Today’s quick hit article is probably the first in a long list of articles to come looking at Thiamine, vitamin C, or steroids for septic shock.
Woolum. Effect of Thiamine Administration on Lactate Clearance and Mortality in Patients With Septic Shock. Critical Care Medicine 2018.
Bottom Line: When compared in a chart review, patients with severe sepsis who are given Thiamine to patients who are not given Thiamine there appears to be a (?) benefit if you adjust for many factors and look at survival analysis. The raw data that is reported, however, doesn’t seem to agree. This is by no means a practice changing paper. I’m holding my breath for VICTAS trial.
This article looks only at Thiamine without vitamin C or steroids. This study was a retrospective chart review looking at a cohort of patients with sepsis who were given thiamine and matched to a cohort without thiamine given. I’ll be honest it is not an straightforward read. They base it more on clearance of lactate and survival at 28 day mortality. Survival analysis is done with Cox hazard ratios and Kaplan-Meier Curves. When you look at the raw data it doesn’t seem to show much difference however when they do regresssion analysis AND adjust for: Thiamine, age, sex, race, and clinical factors where clinical fractures are: Liver disease, Elixhauser comorbidity index, ICU service (medical vs surgical), Sequential Organ Failure Assessment score day 1 of ICU admission, hydrocortisone, and peak lactate… phew… THEN you get a Hazard Ratio of 0.666…. Funny isn’t that the devils number? I’m concerned there are a lot of statistical waterboarding going on here to make the data talk. None of the adjusted variables were mentioned a priori (like how would you predict women do better with Thiamine????) nor were the p-values listed for the multiple regression. Those would have been nice to see.

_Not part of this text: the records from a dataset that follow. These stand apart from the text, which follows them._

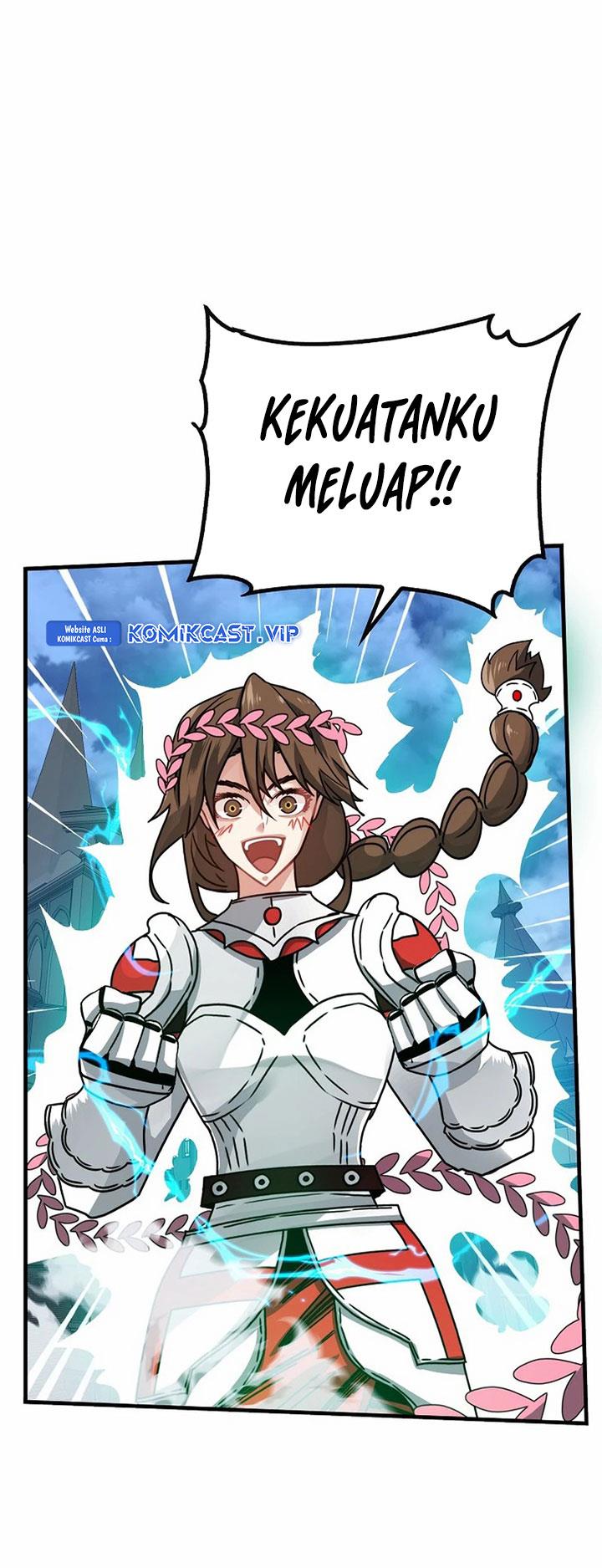 image-komik-sss-class-gacha-hunter-chapter-75-3/70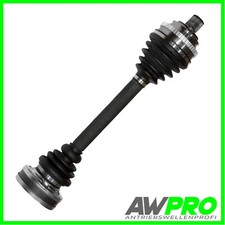 ANTRIEBSWELLE VORNE LINKS FÜR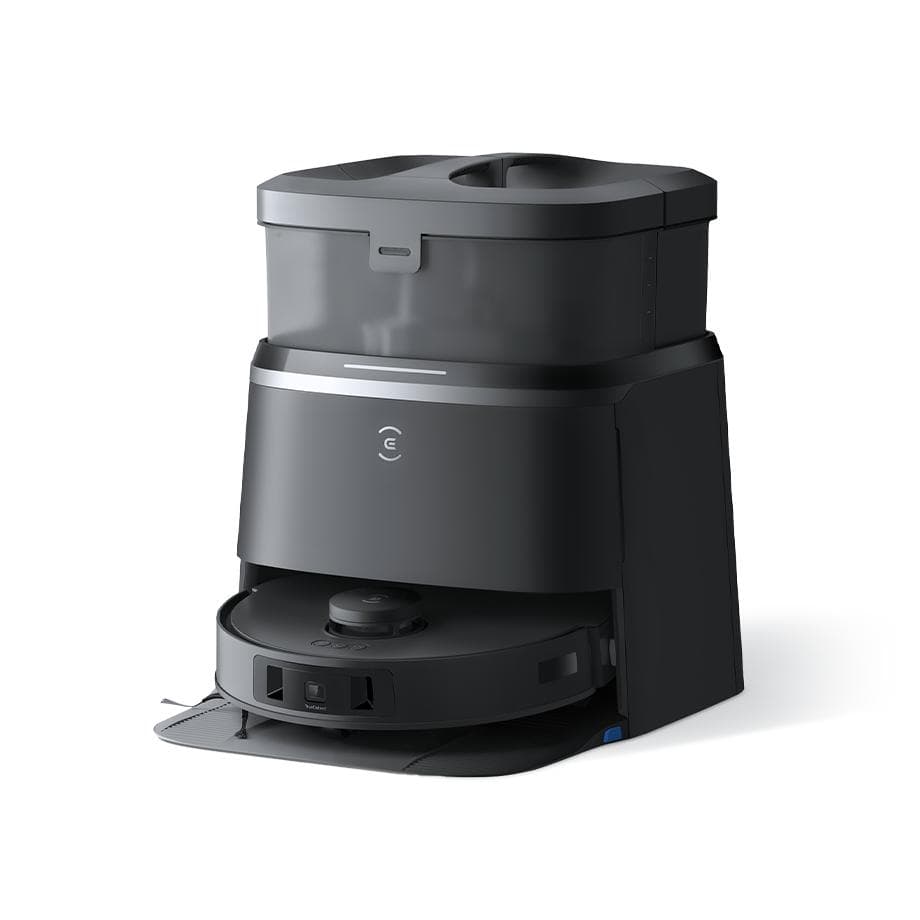 Ecovacs Deebot T30 Omni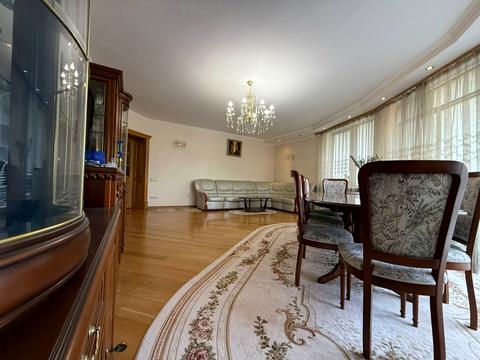 Квартира на вул. Марійки Підгірянки, 23-А в Івано-Франківську, ID 179246, фото №13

A “NERDY” aside: The authors state in the abstract that “Thiamine administration was also associated with a reduction in 28-day mortality (hazard ratio, 0.666; 95% CI, 0.490–0.905)”. This is technically not a correct way to report a hazard ratio. A hazard ratio is not the same as a risk reduction. A hazard ratio is a rate. A helpful analogy would be if we were driving in a car and you asked how long would it take to get to our destination. If I told you we are going a velocity of 20 mph the only way you would know how long to get there would be to know how far we have to travel. It doesn’t actually tell you how much more quickly we would get there. The proper way to report these results would be to say for example: “Those in the thiamine group (when adjusted for multiple factors like gender, liver disease, etc) reached a 28 day survival faster than the non thiamine group by 33% (HR = 0.666, CI 0.490-0.905)”. The 33% is calculated as (1-HR)x100. Confusing hazard ratios and risk reduction is not uncommon in medicine .
- Sutradhar. “Relative rates not relative risks: addressing a widespread misinterpretation of hazard ratios” Annals of Epidemiology 28 (2018) 54-57.